Calix und die ältere Frau zogen eine Bank heran und setzten sich vor die Neuankömmlinge. Der Dreijährige wand sich aus den Armen der Mutter und lief weg, um zu spielen. »Esst nur!«, forderte die Frau sie auf. »Aber redet dabei mit mir! Eure Ankunft ist … nun ja, wie du schon gesagt hast … wir dachten nicht, dass es noch andere Menschen gibt. Auch wenn wir euch zu essen geben, vertrauen wir euch trotzdem nicht. Wenigstens noch nicht.« Sie lächelte unsicher. »Ich heiße Laura und gelte hier als Bürgermeisterin.«
Kira stellte ihren Teller weg. »Es tut mir leid, Laura! Ich wollte dich nicht übergehen, aber ich … wie kommt es, dass ihr Kinder habt?«
Laura lachte. »Sie entstehen wie bei allen anderen Menschen.«
»Aber das ist es ja gerade«, erwiderte Kira. »Wir können keine Kinder bekommen.« Auf einmal fiel ihr etwas ein, und sie sprang auf, fürchtete sie doch, die Krankheit in die Siedlung eingeschleppt zu haben. »Leidet ihr nicht an RM ?«
»Natürlich haben wir RM «, antwortete Calix. »Alle haben RM .« Sie hielt inne und betrachtete Kira mit gerunzelter Stirn. »Willst du damit sagen, dass ihr kein Heilmittel dafür habt?«
»Habt ihr denn eins?«
Calix schien ebenso überrascht wie Kira. »Wie könnt ihr denn ohne Heilmittel überleben?«
»Wie habt ihr das geschafft?«, fragte Kira. »Es ist das Pheromon – konntet ihr es synthetisieren?«
»Welches Pheromon?«
»Das Pheromon der Partials«, erklärte Kira. »Das war unser bester Ansatz. Ist euch die Heilung denn anders gelungen? Bitte, ihr müsst es mir erzählen! Wir müssen das Mittel nach East Meadow bringen …«
»Natürlich ist es kein Partialpheromon«, räumte Laura ein. »Die Partials sind ebenfalls alle tot.« Sie hielt inne und blickte beunruhigt zwischen Samm und Kira hin und her. »Es sei denn, ihr habt außer den guten auch schlechte Neuigkeiten.«
»Ich würde nicht unbedingt von schlechten Neuigkeiten reden«, meinte Samm, doch Kira fiel ihm ins Wort, bevor er zu viel verraten konnte. Ihre Gastgeber waren ohnehin schon misstrauisch. Warum mussten sie dann erfahren, dass ihre Besucher Partials waren, solange sie nicht mehr Vertrauen gefasst hatten?

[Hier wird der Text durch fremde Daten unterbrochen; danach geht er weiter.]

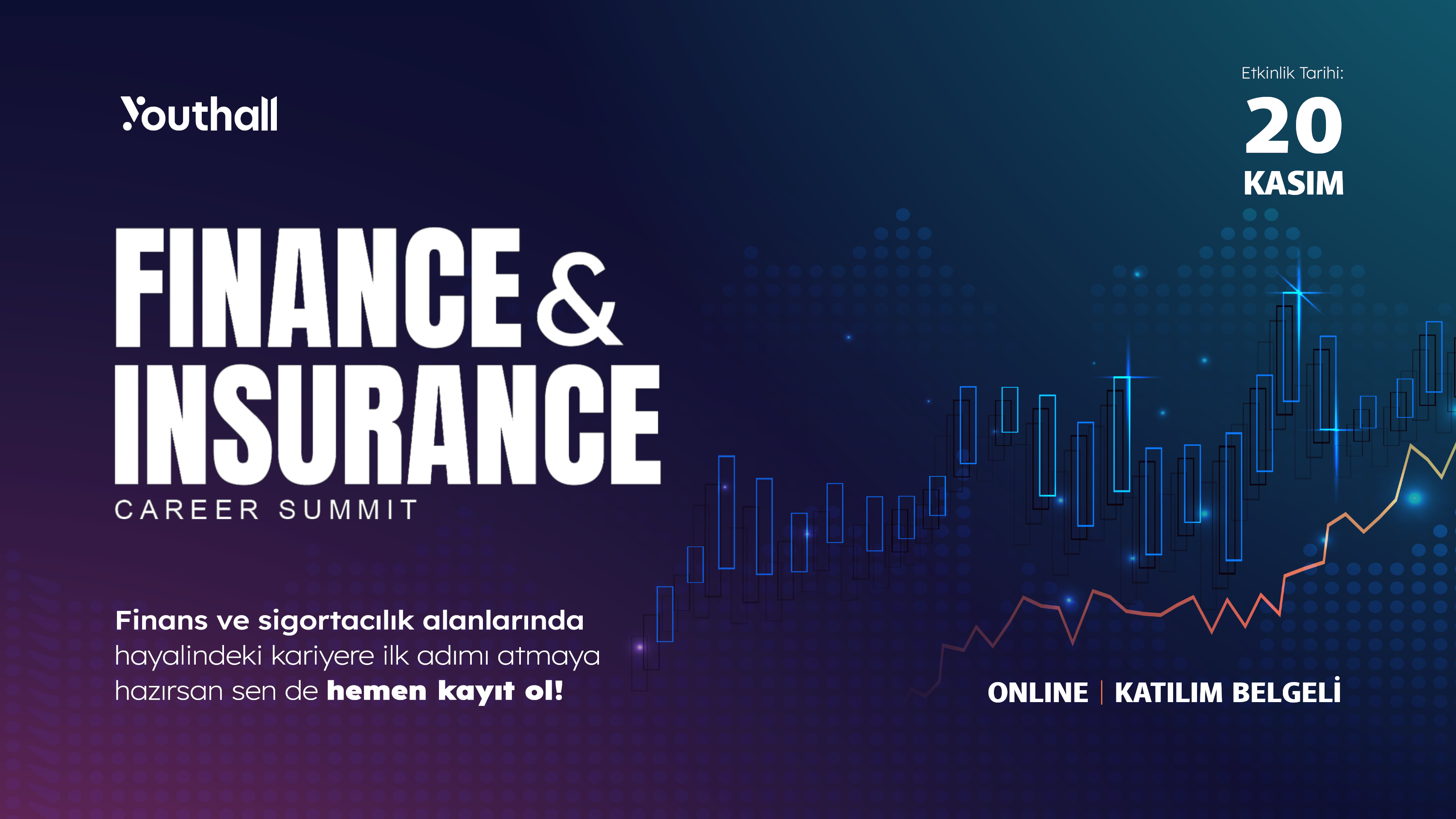 Youthall

Etkinlik Tarihi:
20
KASIM

FINANCE & INSURANCE
CAREER SUMMIT

Finans ve sigortacılık alanlarında hayalindeki kariyere ilk adımı atmaya hazırsan sen de hemen kayıt ol!

ONLINE | KATILIM BELGELİ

»Die Partials leben noch«, berichtete Kira. »Nicht alle, es dürften etwa eine halbe Million sein. Einige sind … freundlicher als die anderen.«
»Eine halbe Million.« Calix nahm die Zahl offensichtlich mit Entsetzen zur Kenntnis. »Das ist …« Sie wich zurück, als fehlten ihr die Worte.
»Wie viele Menschen gibt es noch?«, wollte Laura wissen.